R. - Negli ultimi anni, si sono registrati profondi cambiamenti nel mondo marittimo che hanno condizionato anche la vita spirituale di quanti vi lavorano e delle loro famiglie. Per rilanciare la nuova evangelizzazione, attingeremo innanzitutto dai risultati del 13.mo Sinodo dei Vescovi da poco conclusosi, e al quale io stesso ho partecipato, potendo così toccare con mano la necessità di rinvigorire le forze, tornare alla fonte della nostra fede, per proporre il mistero cristiano con efficacia e rispondere alle esigenze del nostro tempo. Questo Congresso dell'Apostolato del Mare si svolge nell'Anno della Fede appena inaugurato, e questo ci spinge ad impegnarci ancor più per cercare “risposte pastorali adeguate ai problemi della gente di mare” e portare la Buona Novella nei porti e a bordo di tutte le navi che ancorano nei diversi scali del mondo, proprio come ci aveva invitato a fare il Santo Padre nell'Udienza concessa nel febbraio scorso ai Coordinatori regionali dell'Apostolato del mare. Si dovrà, inoltre, tener conto che, nonostante il maggior numero di marittimi provenga ancora dalle Filippine, la nuova realtà è rappresentata dai circa 200 mila marittimi originari della Russia e dell'Ucraina che, da sola, ne fornisce oltre 80 mila. Tale situazione ci impone di prestare particolare attenzione a questo grande numero di lavoratori del mare, appartenenti ai riti orientali della Chiesa cattolica e ai cristiani ortodossi o di altra denominazione. Naturalmente, non dobbiamo dimenticare l’assistenza ai marittimi che fanno scalo anche nei porti dei Paesi musulmani.

D. - Quali sono gli aspetti più critici che oggi minacciano la vita della gente di mare?

R. - Oggi, anche la gente di mare subisce le pressioni di un mondo globalizzato, fortemente toccato della crisi economica mondiale. Fra gli aspetti più critici con i quali essi devono confrontarsi, vi sono le difficoltà a sbarcare nei porti a motivo delle soste sempre più brevi e dell'ubicazione dei nuovi porti lontano dalle città. Le necessarie leggi antiterrorismo rischiano di obbligare i marittimi a rimanere a bordo concedendo permessi di sbarco sempre più limitati e a volte assenti. La nave, inoltre, può essere un luogo d’isolamento e solitudine, in quanto è stato ridotto il numero dei componenti degli equipaggi e le diverse nazionalità e lingue non agevolano le relazioni. I lunghi mesi in mare fanno sentire molto ai marittimi la lontananza dalla famiglia, dagli affetti, dagli amici e dalla loro comunità ecclesiale. Questo è in assoluto il maggior peso che essi avvertono. Un problema relativamente nuovo è quello della criminalizzazione dei marittimi. Il comandante ed il suo equipaggio, a causa di una ormai antica legislazione internazionale della navigazione, sono considerati spesso gli unici responsabili anche di fronte a facili scelte economiche dell’armatore.
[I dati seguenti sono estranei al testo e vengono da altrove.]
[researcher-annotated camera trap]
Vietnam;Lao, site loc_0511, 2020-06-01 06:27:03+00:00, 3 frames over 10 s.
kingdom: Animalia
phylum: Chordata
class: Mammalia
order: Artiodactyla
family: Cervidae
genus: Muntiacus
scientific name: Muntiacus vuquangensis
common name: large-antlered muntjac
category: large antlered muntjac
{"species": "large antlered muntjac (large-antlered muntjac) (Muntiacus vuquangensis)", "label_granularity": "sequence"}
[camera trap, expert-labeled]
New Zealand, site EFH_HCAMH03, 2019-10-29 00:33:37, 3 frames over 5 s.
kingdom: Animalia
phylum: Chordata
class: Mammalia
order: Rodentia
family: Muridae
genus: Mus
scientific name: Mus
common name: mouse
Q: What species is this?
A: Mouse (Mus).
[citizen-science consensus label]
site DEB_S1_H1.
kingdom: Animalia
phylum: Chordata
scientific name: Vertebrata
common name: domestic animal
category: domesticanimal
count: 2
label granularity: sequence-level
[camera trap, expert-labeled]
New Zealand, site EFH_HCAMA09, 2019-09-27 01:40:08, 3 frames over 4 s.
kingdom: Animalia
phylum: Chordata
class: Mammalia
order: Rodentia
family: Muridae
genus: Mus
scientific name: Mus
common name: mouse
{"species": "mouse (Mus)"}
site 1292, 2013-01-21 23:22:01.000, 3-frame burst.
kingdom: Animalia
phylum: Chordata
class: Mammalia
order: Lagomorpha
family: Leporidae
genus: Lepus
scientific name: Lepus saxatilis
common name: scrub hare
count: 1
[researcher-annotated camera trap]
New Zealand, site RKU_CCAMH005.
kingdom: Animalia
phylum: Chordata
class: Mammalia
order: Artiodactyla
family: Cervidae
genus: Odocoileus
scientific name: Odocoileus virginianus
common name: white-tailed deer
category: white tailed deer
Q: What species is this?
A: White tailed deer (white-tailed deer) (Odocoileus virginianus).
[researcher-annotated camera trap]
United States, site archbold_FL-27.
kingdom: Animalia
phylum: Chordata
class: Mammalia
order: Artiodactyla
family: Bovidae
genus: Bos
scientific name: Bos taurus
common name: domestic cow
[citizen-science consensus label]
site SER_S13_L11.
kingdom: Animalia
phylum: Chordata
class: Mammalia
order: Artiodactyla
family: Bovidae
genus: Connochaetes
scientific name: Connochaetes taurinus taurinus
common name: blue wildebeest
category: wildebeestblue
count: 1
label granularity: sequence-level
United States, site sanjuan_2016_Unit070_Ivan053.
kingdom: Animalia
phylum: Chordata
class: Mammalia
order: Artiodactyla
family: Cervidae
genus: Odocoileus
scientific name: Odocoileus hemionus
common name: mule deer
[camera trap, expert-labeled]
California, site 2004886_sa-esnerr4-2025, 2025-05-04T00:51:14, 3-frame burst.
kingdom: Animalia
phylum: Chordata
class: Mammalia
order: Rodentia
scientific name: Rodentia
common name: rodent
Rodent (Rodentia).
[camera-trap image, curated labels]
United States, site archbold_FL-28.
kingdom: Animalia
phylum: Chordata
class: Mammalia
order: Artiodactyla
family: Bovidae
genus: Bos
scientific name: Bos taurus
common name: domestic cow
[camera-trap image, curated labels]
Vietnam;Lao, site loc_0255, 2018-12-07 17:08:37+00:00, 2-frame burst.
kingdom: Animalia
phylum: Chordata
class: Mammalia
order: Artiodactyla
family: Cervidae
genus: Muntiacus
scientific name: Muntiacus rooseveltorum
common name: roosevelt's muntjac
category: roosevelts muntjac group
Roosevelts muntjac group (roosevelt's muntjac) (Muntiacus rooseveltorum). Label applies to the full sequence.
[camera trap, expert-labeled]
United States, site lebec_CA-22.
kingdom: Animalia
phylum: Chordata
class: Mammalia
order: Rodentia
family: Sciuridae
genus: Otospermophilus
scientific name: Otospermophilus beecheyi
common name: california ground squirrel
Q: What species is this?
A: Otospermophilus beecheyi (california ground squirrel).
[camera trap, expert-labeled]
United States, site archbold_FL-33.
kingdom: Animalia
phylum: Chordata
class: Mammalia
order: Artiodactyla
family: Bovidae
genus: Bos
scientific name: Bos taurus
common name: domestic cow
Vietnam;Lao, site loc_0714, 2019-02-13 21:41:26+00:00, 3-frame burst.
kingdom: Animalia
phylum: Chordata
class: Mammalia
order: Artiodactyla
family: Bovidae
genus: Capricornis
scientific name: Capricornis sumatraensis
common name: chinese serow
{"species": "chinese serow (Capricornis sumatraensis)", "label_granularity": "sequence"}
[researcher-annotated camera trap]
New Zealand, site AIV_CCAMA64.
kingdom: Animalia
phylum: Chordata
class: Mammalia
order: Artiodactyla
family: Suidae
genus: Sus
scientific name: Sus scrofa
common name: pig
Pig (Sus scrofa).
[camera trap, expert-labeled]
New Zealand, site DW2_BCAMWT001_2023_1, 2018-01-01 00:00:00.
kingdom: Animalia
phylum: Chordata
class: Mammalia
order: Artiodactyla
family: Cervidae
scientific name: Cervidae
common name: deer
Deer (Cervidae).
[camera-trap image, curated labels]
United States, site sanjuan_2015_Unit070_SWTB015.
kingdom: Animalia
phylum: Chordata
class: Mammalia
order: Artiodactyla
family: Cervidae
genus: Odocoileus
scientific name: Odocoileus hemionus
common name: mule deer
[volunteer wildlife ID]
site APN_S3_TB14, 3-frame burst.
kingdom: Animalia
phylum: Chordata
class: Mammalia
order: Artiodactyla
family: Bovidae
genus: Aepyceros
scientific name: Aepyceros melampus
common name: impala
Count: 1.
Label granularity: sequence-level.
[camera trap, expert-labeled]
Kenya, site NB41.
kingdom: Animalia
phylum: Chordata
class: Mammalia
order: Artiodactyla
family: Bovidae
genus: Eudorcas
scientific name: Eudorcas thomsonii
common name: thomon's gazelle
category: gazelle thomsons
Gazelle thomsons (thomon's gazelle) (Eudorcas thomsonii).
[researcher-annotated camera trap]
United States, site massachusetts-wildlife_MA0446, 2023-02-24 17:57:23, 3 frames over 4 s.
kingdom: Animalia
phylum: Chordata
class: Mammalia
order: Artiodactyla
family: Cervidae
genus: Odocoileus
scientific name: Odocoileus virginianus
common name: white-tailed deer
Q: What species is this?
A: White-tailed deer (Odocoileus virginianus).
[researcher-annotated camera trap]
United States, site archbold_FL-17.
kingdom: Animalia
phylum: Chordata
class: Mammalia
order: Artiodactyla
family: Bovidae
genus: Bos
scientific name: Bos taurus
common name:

Sono sempre più frequenti gli episodi di abbandono delle navi con interi equipaggi a bordo. Spesso, infatti, di fronte alle richieste di creditori o della Guardia Costiera di riparare una nave per renderla sicura l'armatore, per non affrontare le forti spese, preferisce abbandonarla assieme all’equipaggio, che viene a trovarsi in porti stranieri senza cibo e senza risorse. In questo momento, a titolo di esempio, vorrei segnalare la nave da carico italiana “Gina Iuliano”, che dal 5 giugno scorso è stata bloccata nel porto indiano di Vizag dai creditori della compagnia armatrice fallita. Con orgoglio posso dire che i Centri dell'Apostolato del Mare (Am), disseminati nei porti di tutto il mondo e denominati “Stella Maris”, accolgono i marittimi nei porti, e particolarmente questi più bisognosi, fornendo ogni cosa necessaria: dal cibo all’acqua per bere e lavarsi, ma anche dando il contatto con i sindacati a terra o la possibilità di chiamare casa. I centri dell'Am sono chiamati, dai marittimi, la loro “casa lontano da casa”, e oltre alle cose materiali forniscono davvero un ambiente familiare e tutto il supporto anche psicologico e religioso nel rispetto di tutti e senza fare differenza tra le persone.

D. - Quali miglioramenti concreti porterà la nuova Convenzione IL0 (International Labour Organization) sul lavoro marittimo, in vigore dal prossimo agosto?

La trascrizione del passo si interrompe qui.